At the global scale, Lobell said, climate change will have a net negative impact on existing agricultural systems. The world’s rainfed farms will become increasingly vulnerable to heat and water stress.  Growing ranges and seasons for heat-intolerant crops, such as wheat and sorghum, will contract. Although the high latitudes may see some gains from warmer temperatures and CO2 fertilization of certain crops, low-latitude regions – including South Asia and much of Africa – will suffer disproportionate yield losses as temperatures rise.

However, Lobell said that impacts aimed at local and national scales, as opposed to broad regions or the world as a whole, are much more difficult to predict. A moderate change in average rainfall across a continent could translate to drastic increases or decreases in individual countries. For example, while climate models suggest that Africa’s annual rainfall will change by less than 10 percent over the next 50 years, model projections show rainfall in the nation of Sengal changing by anywhere from five to 40 percent over the same period.
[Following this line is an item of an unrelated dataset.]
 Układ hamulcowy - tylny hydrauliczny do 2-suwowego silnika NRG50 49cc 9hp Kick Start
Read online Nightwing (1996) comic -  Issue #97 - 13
Additionally, Lobell said, forecasts of increasing climate variability are frequently overstated. “The number one misperception I hear is that climate change is going to mean more variability,” he noted.  In fact, model projections of year-to-year variability in temperature and precipitation cover a wide range. Some models do show large increases in variability over the next century – but others show a slight decrease.

Because we understand climate impacts best at the long-term and global scales, Lobell said, global responses that address long-term trends are the most likely to serve our future needs. He cautioned against approaches that prepare farmers for short-term variability, such as sudden floods or droughts, but fail to acknowledging the effects of steadily rising average temperatures. He also stressed the value of globally coordinated efforts, particularly those aimed at developing better heat and drought-tolerant crop varieties, to supplement local infrastructure projects.
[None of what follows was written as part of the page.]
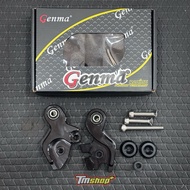 Rear Shock Absorber Load Yamaha Aerox V2 V3 Nmax V2 V3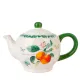 Керамический заварочный чайник Fruit Garden 23х14х14,5 см v=980 мл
 “We’re in a world where local resilience depends on global systems,” Lobell noted. He said that the interconnectedness of modern global food markets makes global trends, and global responses, increasingly relevant for local food security.
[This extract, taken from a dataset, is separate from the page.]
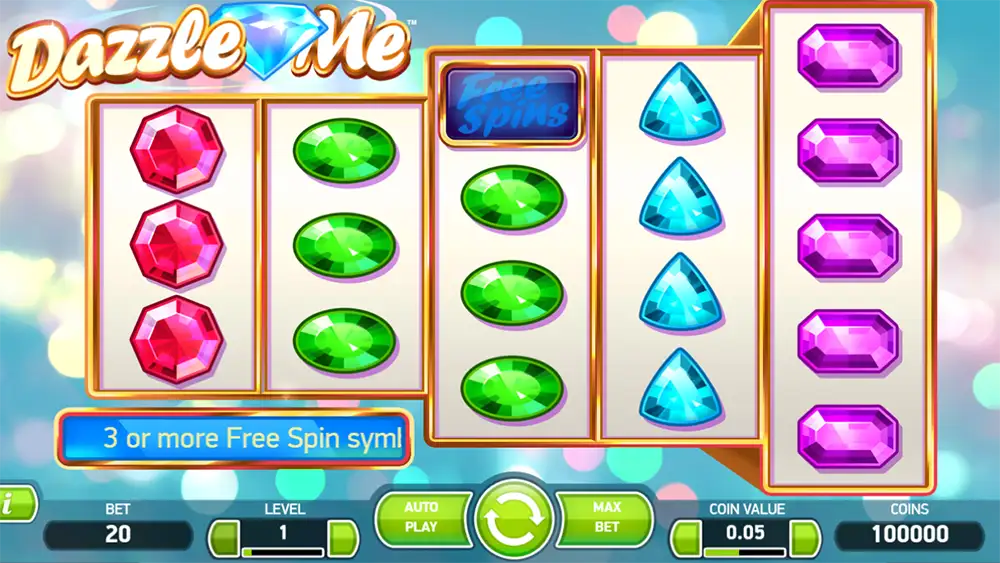 Dazzle Me Slot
At both local and global levels, an effective response to climate change will require robust social institutions. Dr. Fatima Denton, Program Leader for Climate Change Adaptation in Africa for the Consultative Group on International Agricultural research, stressed this point in her comments on Lobell’s presentation. “Climate change has really unmasked our governance challenges and the weaknesses in our institutions,” Denton said. “This is not just about biophysical processes…it’s about the development pathways that we choose.”

Lobell agreed. Climate change, he said, presents “an important opportunity for transformation.” He encouraged present and future leaders to think critically about all aspects of the relevant science and policy. “Be skeptical of what you hear,” he advised, “and educate yourself about what we do and don’t know.”

This was the sixth talk in FSE's Global Food Policy and Food Security Symposium Series.